La chiesa, prima di proprietà della famiglia Arditi di Presicce, passò poi al Comune di Acquarica del Capo. Nel 1984 vi fu un primo importante restauro degli affreschi e una sistemazione dell'area circostante durante il quale furono inoltre rinvenute sotto il pavimento alcune tombe di varia misura tagliate nel banco roccioso, sembra colmate subito. Non è escluso pertanto che ci potesse essere un piccolo cimitero a ridosso dell’area sacra. Nel 1997 subì un quasi completo restauro con l'intervento di specialisti della Soprintendenza.

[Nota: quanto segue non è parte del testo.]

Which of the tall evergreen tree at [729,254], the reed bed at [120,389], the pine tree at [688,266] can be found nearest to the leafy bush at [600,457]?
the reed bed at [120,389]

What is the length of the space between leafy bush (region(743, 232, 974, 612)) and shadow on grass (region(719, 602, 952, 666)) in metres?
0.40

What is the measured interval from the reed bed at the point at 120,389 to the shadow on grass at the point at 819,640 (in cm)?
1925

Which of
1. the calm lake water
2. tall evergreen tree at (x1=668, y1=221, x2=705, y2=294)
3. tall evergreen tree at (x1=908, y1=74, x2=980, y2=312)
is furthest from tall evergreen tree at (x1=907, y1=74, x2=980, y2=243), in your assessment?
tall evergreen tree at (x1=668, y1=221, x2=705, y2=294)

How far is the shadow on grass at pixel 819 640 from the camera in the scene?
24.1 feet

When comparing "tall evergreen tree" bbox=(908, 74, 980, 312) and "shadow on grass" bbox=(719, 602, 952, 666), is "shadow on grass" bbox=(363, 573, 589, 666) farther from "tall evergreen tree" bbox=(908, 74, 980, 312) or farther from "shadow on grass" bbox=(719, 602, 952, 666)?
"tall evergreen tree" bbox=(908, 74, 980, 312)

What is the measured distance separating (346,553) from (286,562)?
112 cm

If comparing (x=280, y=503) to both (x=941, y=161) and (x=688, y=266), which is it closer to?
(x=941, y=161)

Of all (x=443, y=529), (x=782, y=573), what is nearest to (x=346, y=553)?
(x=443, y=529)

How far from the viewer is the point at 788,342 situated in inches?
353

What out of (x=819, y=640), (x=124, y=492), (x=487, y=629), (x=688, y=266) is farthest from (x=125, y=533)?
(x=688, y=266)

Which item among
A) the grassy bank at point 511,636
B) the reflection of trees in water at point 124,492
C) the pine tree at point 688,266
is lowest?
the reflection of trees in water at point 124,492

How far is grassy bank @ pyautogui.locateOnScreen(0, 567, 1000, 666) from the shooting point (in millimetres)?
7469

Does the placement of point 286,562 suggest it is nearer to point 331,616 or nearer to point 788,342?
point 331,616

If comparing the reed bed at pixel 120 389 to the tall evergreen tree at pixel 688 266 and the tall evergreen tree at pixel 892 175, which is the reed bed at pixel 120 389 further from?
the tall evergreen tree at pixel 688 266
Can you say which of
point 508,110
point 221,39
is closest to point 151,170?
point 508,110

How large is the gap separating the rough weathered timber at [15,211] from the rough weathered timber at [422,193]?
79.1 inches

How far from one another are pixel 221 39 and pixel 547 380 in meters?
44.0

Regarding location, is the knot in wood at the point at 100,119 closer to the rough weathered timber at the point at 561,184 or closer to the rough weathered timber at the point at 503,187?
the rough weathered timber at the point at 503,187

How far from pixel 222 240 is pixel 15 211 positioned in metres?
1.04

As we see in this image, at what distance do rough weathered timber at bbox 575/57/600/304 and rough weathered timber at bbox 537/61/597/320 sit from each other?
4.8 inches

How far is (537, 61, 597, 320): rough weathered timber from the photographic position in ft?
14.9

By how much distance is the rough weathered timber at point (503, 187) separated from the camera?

Riaperta al pubblico culto nel maggio del 1986, attualmente è usata dalla Parrocchia "San Carlo Borromeo" per alcune funzioni religiose e per l'omonima festa rionale che si svolge tra maggio e giugno.


Fonti

  • Aar Ermanno, "Gli studi storici in Terra d'Otranto - Frammenti estratti in gran parte dall'Archivio Storico Italiano (Serie IV) a cura e spese di Lui Giuseppe De Simone". Tip. Galileiana di M. Cellini, Firenze, 1888;

  • AA.VV. Istituto Comprensivo Statale Acquarica del Capo, "Acquarica del Capo - percorsi nel territorio e nella memoria", Editrice PrintLeader, 2001;

  • Brigante Antonio, "Acquarica del Capo in cammino - Linee storiche dalle origini all'Unità", 2004, Gino Bleve Editore;

  • Brunella Bruno, "Le chiese medievali a due absidi nel Salento, primi dati", in P. Peduto e R. Fiorillo (a cura di), III Congresso Nazionale di Archeologia Medievale - Salerno 2003, vol. I, Firenze;

  • Colella Giancarlo e Marino Salvatore, "Celsorizzo tra sorprese e stupore" pubblicato su "La Voce" - Anno 2 - n. 1 - Marzo 2021;

  • Marino Salvatore, "Tracce di storia in Acquarica del Capo - Le iscrizioni - I campanili", Edizioni Leucasia, 2001;

  • Palese Salvatore (a cura di), "Carissimi - lettere di don Tito Oggioni Macagnino agli Acquaricesi - 1978 - 1991", Parrocchia San Carlo Borromeo, Pubbligraf, 2002;

  • Safran Linda, "Scoperte salentine", estratto dalla rivista "Arte Medievale", anno VII, 2, 2008;

  • Tonti Gianluca, "La chiesa della Madonna dei Panetti in Acquarica del Capo | Salogentis", 2012;

  • Bisanzio: Chiesa della Madonna dei panetti, Celsorizzo (Acquarica del Capo) (wwwbisanzioit.blogspot.com).